**Your objective:** Scan the data for "States" and copy each matching line.
*** Block opens ***
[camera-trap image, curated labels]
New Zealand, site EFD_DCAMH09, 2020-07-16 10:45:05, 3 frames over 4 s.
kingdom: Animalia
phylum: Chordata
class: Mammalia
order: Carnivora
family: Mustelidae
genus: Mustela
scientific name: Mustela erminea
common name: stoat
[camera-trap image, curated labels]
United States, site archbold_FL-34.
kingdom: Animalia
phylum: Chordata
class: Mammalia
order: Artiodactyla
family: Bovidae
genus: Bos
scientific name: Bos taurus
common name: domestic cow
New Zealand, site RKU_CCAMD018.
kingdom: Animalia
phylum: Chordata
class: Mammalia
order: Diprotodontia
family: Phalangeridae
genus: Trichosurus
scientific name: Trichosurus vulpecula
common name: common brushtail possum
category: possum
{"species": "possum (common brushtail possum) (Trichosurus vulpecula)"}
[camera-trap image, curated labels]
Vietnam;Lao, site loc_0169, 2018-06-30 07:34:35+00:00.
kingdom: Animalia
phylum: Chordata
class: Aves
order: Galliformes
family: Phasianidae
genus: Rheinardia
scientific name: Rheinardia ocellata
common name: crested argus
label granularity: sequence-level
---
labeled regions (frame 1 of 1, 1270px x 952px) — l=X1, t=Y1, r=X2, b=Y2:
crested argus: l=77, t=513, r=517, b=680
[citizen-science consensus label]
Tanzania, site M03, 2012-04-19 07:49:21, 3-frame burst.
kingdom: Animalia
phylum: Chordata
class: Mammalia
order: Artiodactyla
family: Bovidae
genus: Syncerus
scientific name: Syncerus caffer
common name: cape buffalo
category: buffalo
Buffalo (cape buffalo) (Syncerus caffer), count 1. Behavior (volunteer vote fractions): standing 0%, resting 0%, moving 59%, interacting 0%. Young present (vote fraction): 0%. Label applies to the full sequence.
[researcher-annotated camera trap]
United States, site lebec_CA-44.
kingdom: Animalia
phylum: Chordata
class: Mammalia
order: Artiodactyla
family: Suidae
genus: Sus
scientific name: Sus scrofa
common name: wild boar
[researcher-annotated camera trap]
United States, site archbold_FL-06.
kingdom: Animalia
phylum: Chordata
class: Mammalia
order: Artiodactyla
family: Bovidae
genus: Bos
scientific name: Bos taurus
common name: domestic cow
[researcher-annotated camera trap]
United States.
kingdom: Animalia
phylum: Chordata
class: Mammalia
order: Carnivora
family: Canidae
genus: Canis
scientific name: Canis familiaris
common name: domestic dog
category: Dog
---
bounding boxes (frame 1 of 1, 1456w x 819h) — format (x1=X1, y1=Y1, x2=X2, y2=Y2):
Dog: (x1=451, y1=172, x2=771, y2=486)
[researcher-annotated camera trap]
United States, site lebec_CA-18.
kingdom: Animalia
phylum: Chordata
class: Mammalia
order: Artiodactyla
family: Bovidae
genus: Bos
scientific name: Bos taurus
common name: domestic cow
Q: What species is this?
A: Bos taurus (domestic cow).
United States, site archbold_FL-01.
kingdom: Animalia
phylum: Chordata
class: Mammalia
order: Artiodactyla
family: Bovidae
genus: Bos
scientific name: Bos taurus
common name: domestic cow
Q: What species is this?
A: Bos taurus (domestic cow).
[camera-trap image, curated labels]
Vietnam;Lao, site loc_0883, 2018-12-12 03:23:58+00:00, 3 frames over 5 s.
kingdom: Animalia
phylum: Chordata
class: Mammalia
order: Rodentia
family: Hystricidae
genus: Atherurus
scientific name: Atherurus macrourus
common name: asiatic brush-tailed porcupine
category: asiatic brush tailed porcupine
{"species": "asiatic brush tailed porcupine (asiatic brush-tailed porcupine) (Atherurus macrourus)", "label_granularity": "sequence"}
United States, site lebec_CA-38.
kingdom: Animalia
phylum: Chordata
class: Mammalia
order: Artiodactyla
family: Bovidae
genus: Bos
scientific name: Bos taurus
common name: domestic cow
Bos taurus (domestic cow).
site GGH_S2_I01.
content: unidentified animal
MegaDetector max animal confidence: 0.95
*** Block closes ***
**Output for this task:**
United States, site archbold_FL-34.
United States, site lebec_CA-44.
United States, site archbold_FL-06.
United States.
United States, site lebec_CA-18.
United States, site archbold_FL-01.
United States, site lebec_CA-38.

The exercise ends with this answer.